The New Neutrality

Countries join alliances, or entities such as the European Union, because these groups make the benefits and obligations of membership as unambiguous as anything in international relations can be. For Germany and South Korea, however, ties to historic alliances – NATO and the US, respectively – appear to be changing before our eyes.

TOKYO – Throughout the Cold War, the Soviet Union used every imaginable threat and inducement – including the ultimate prize of reunification – to bring about a neutral Germany. But German leaders of both the left and the right, from Konrad Adenauer to Willy Brandt, spurned every Soviet offer. Will authoritarian mercantilism now succeed where communism failed?

Countries join alliances, or entities such as the European Union, because these groups make the benefits and obligations of membership as unambiguous as anything in international relations can be. For Germany and South Korea, however, relationships with historic allies – NATO and the United States, respectively – appear to be changing before our eyes.

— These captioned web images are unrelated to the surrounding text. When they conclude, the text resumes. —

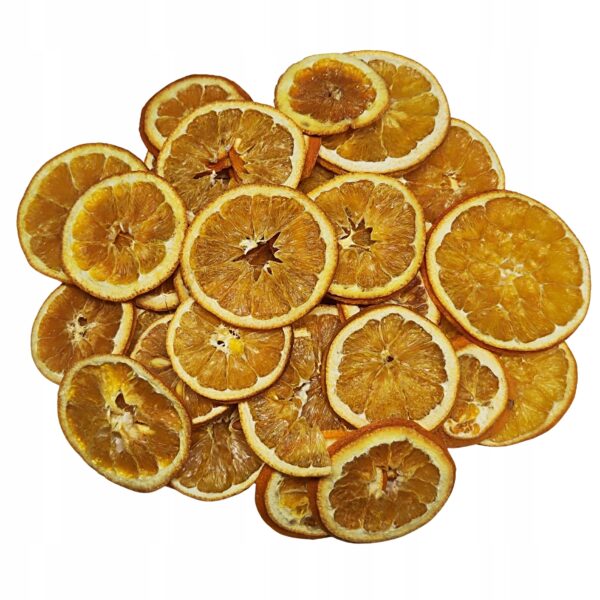 Pomarańcza Suszona Plastry bez siarki 1000 g
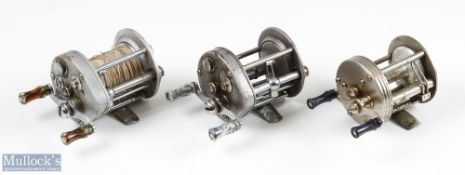 Pflueger Supreme Multiplier Reel with adjustable tensioner, mother of pearl style handles, runs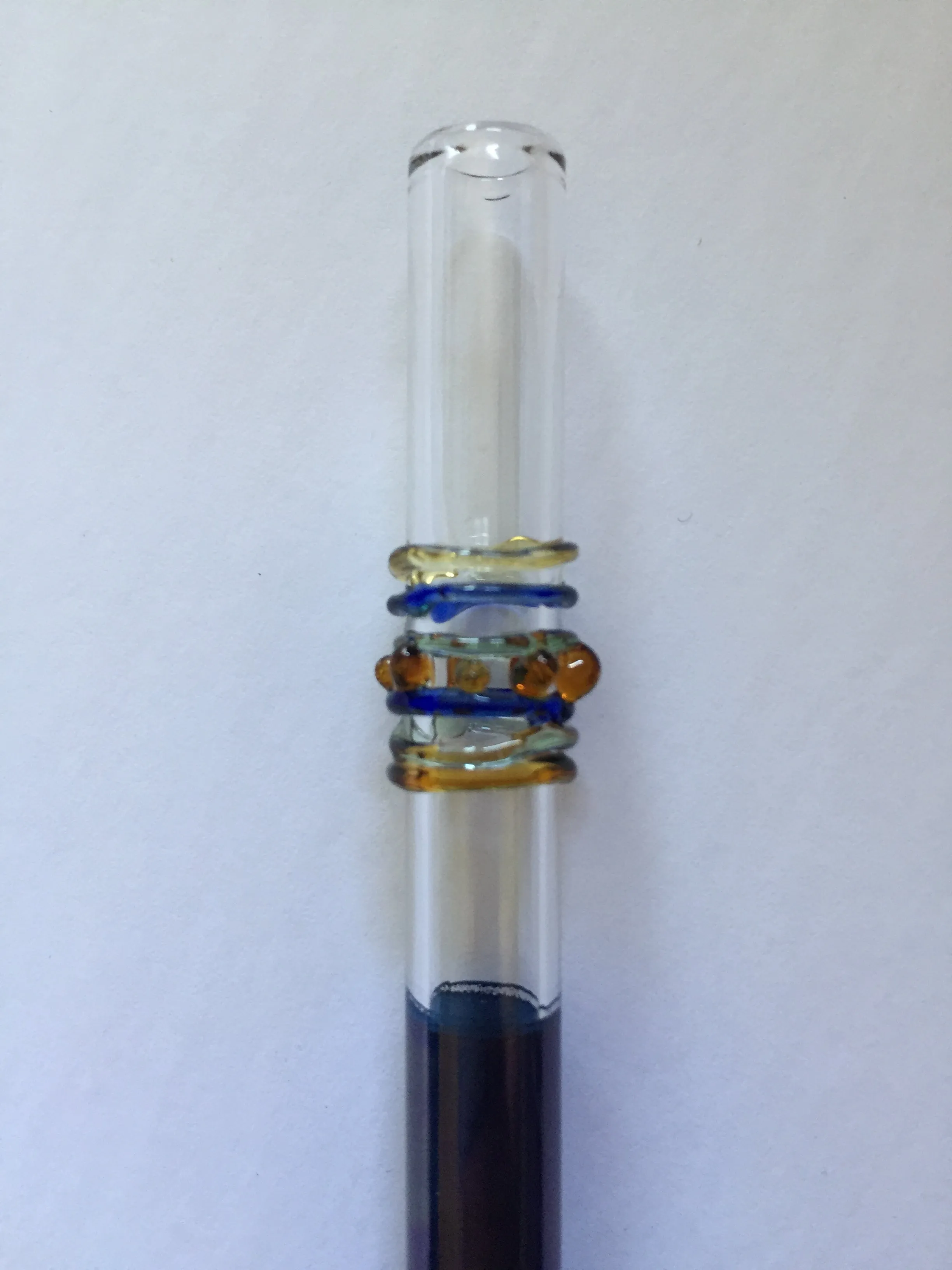 Blown Glass Straw - Dark Purple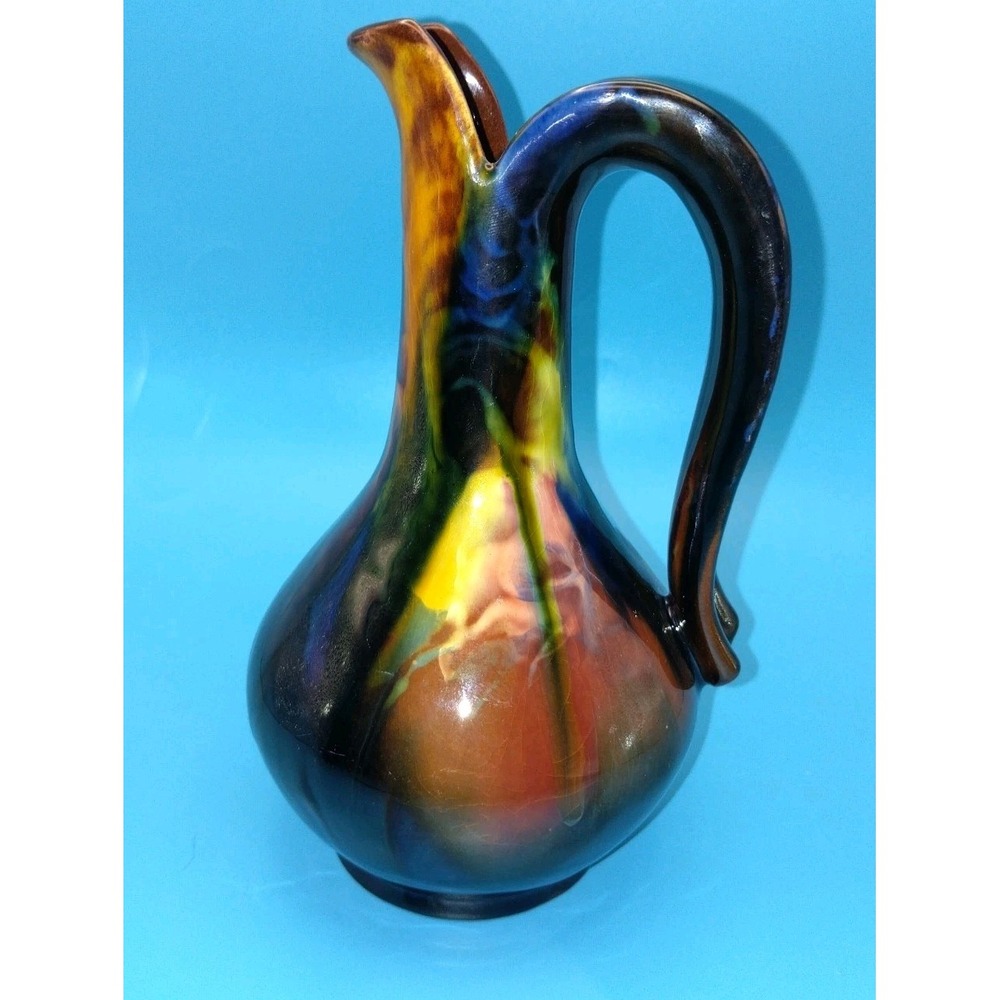 Vintage Devon Pottery Mottled Glaze Jug Pitcher – Made in England - Picture 4 of 5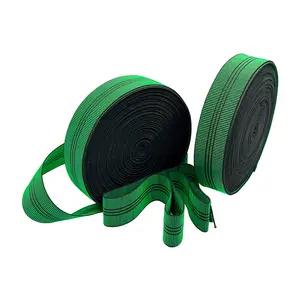 Green Webbing Polypropylene Tape Sofa Elastic Webbing For Furniture Sofa Edge Banding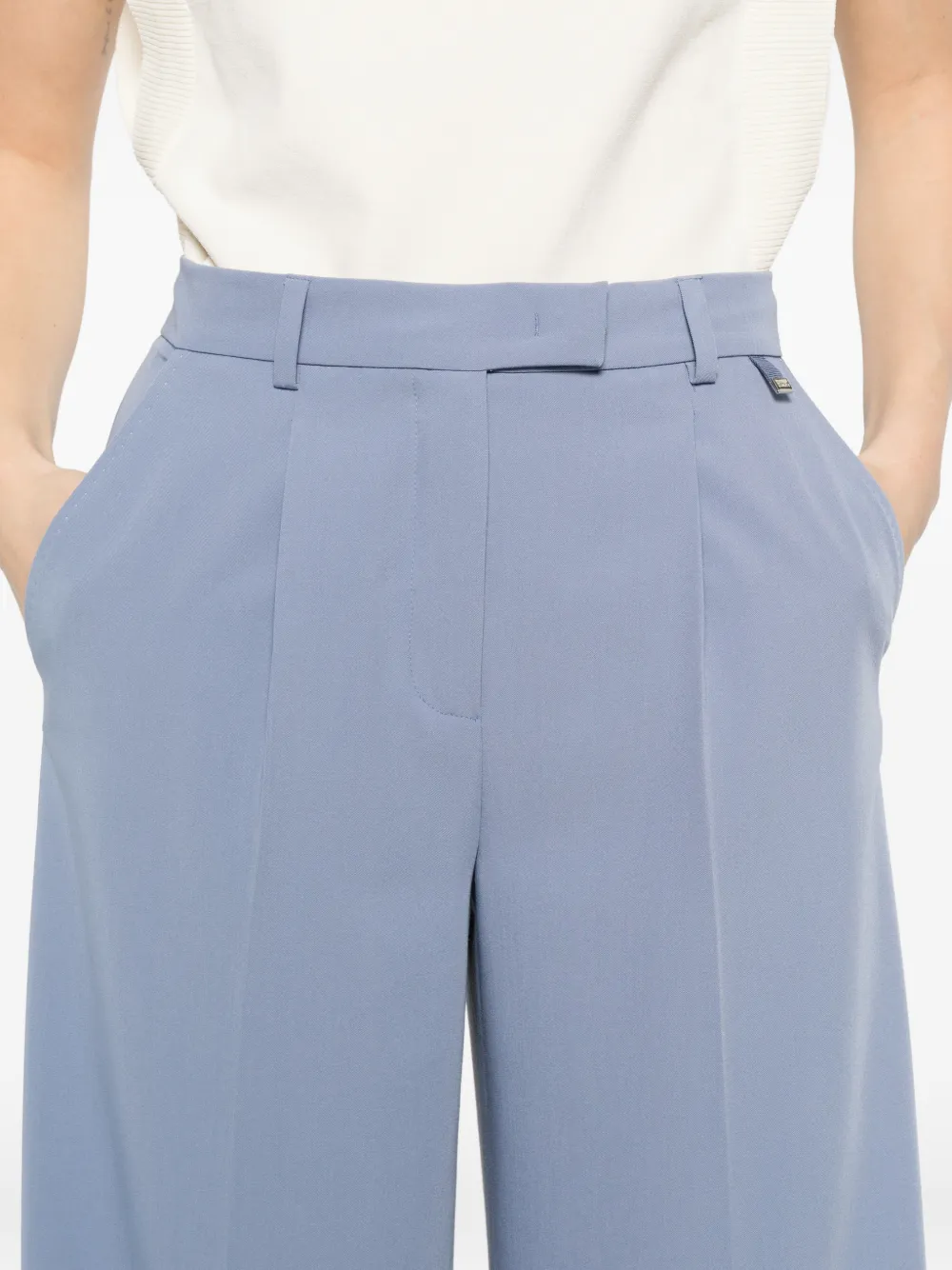 Herno Straight broek Blauw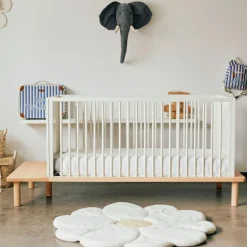 Lit bébé évolutif Evobed écru naturel (70 x 140 cm)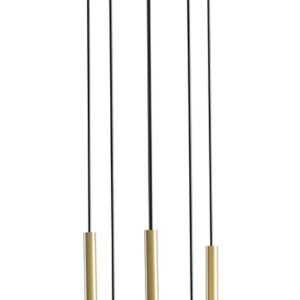 Висяща лампа Lampa Riu 7 Ring Черен месинг 1103T1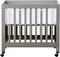 Halo Mini Crib Breathable Mesh Liner for Mini Crib, Classic 3mm Mesh,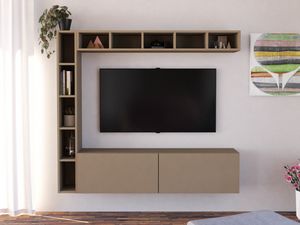 Living 17.2, Composition murale au design compact, pour le salon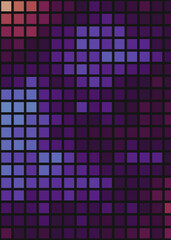 Color Pixels Cloud Abstract Computational Generative Art background illustration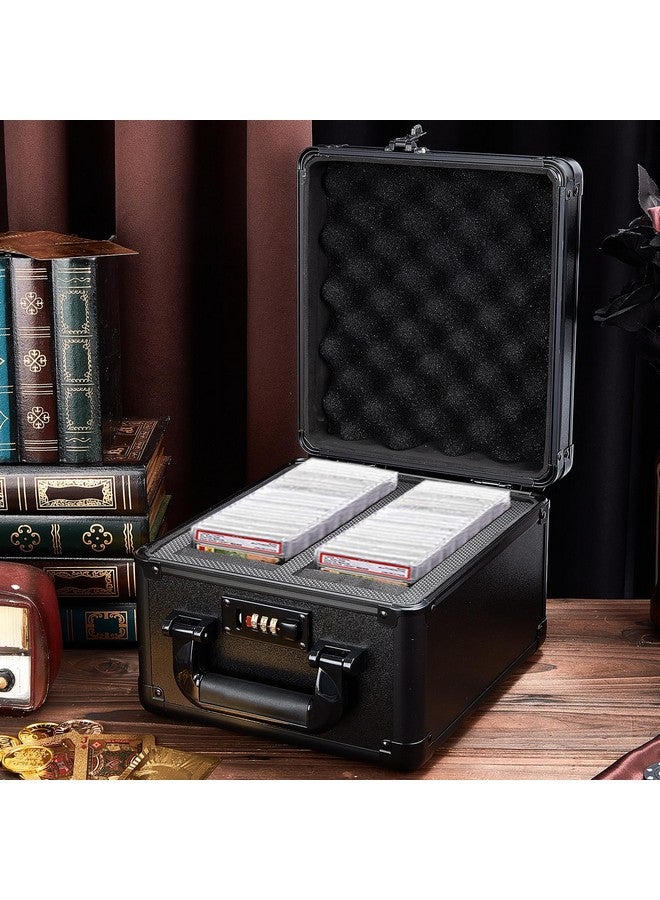 Maitys صندوق تخزين بطاقات مايتيز المصنفة، علبة عرض بطاقات رياضية مقاومة للماء، حقيبة حمل للشرائح - 9 x 10 x 7 بوصة، 2 فتحة - Image 5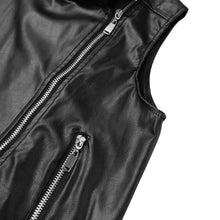 Women Faux Leather Vest Soft PU Lady Tatical Leather Motorcycle Vest Turn-down Collar Pocket Zip Colete WaistCoat Biker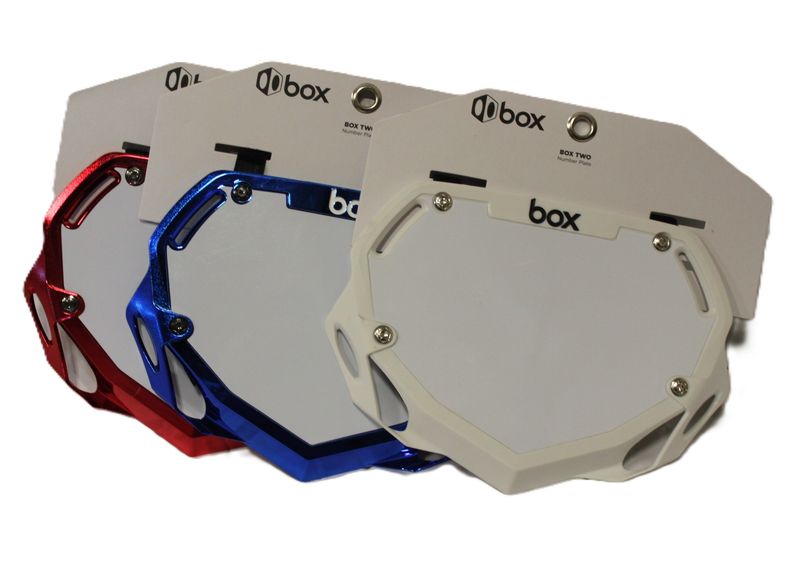 Box Two Small Number Plate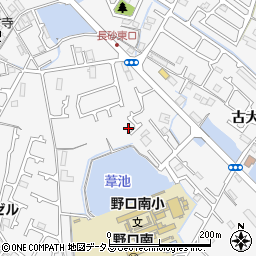 兵庫県加古川市野口町古大内276周辺の地図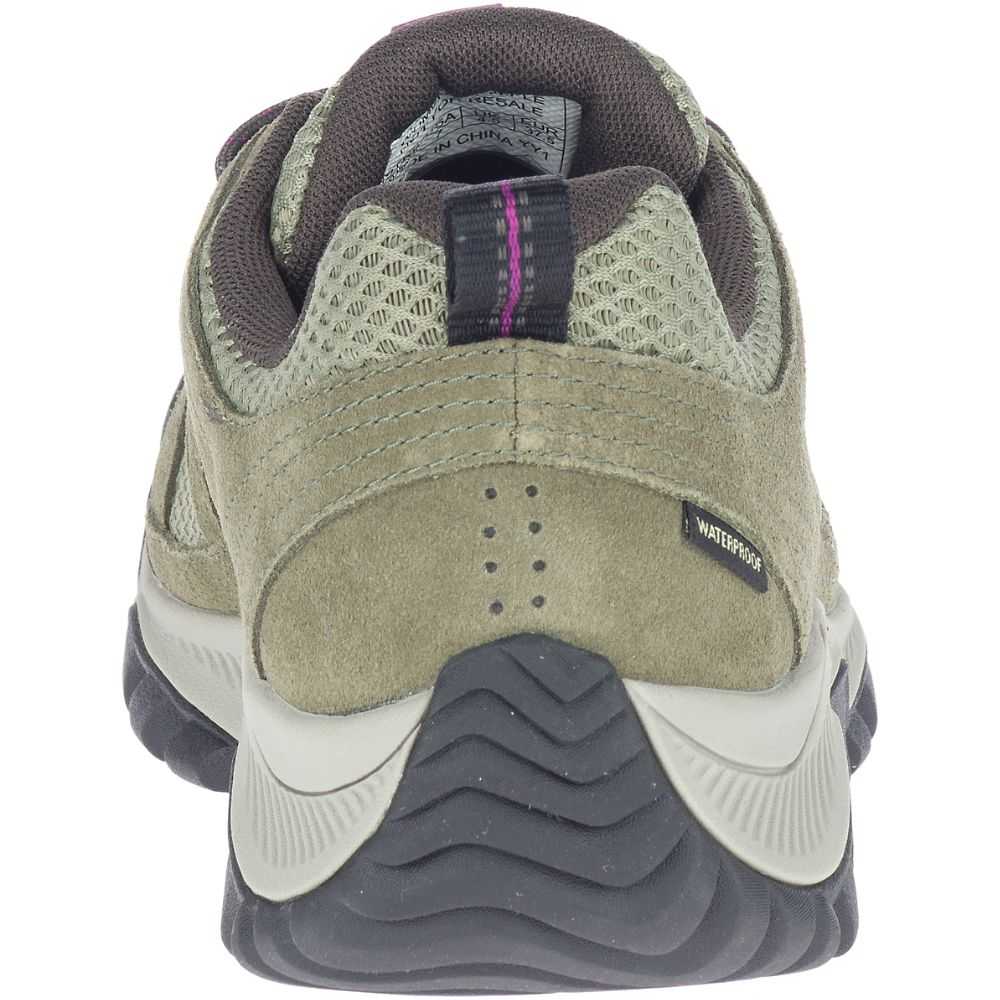 Olive Women's Merrell Oakcreek Hiking Shoes | Dubai-5267031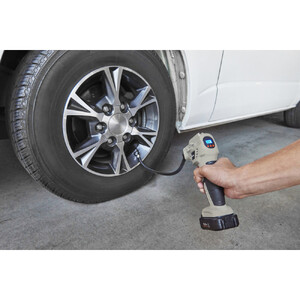 充電式エアコンプレッサ JAC10TC サンドベージュ 10.8V アイリスオーヤマ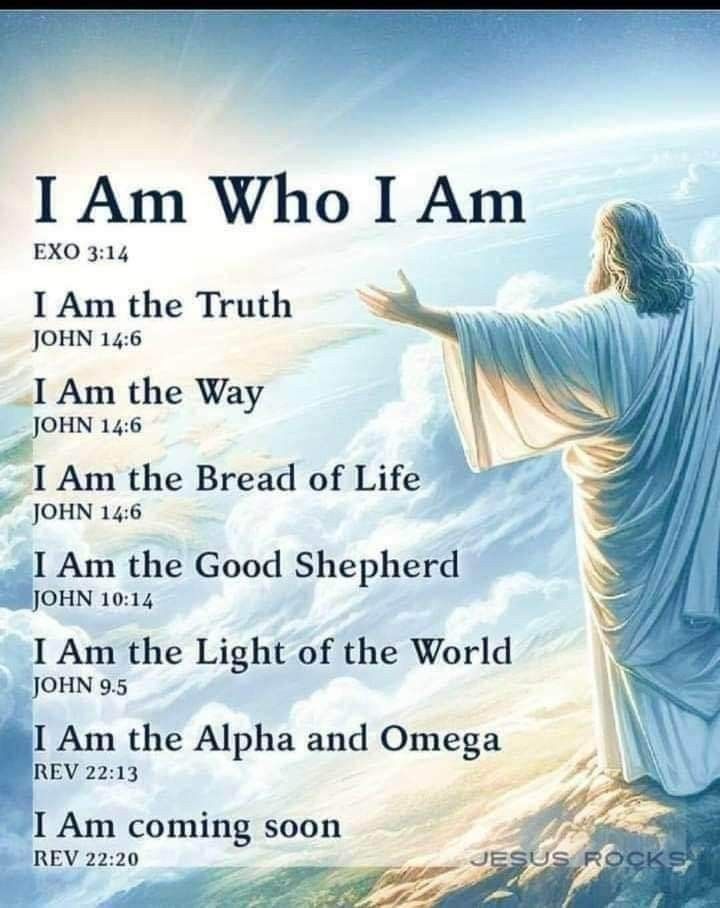 JESUS-YESHUA SAITH I AM!!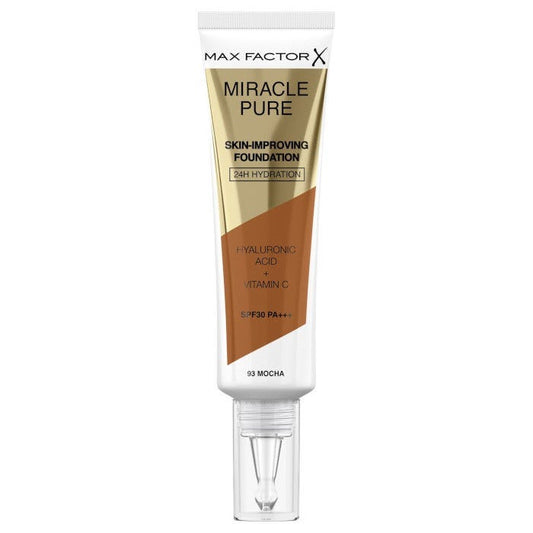 Max Factor Fondotinta Viso Miracle Pure Shade 93 Mocha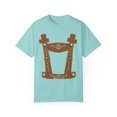 thumbnail image 1 of Humorous Leather Bavaria Tracht Dirndl Germany Holidays Novelty Germanic religious Unisex Garment-Dyed T-shirt, 1 of 4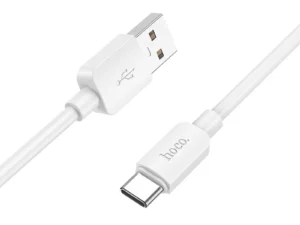 HOCO cable USB A to Type C PD 2,4A 27W X96 1 m white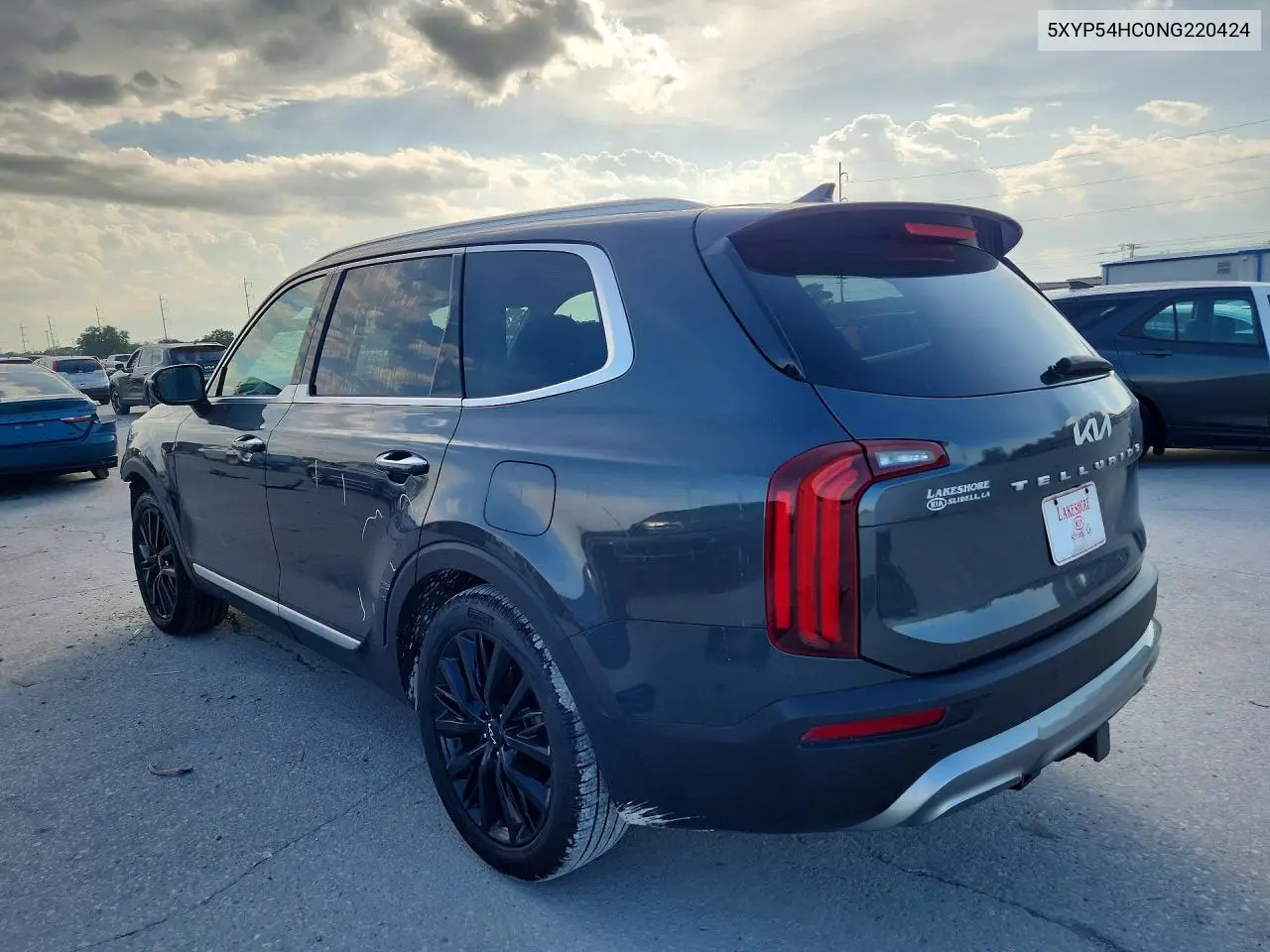 2022 Kia Telluride Sx VIN: 5XYP54HC0NG220424 Lot: 61630426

Through their huge purchases of goods, with promises of even more to come, today’s authoritarian/mercantilist regimes in Russia and China may be about to achieve by commerce what the Soviets could not achieve by bribery and threats. And the scale of that commerce is breathtaking, with German exports to China growing from $25.9 billion a decade ago to $87.6 billion in 2011, while South Korea’s exports have increased from $53 billion to $133 billion during the same period of time.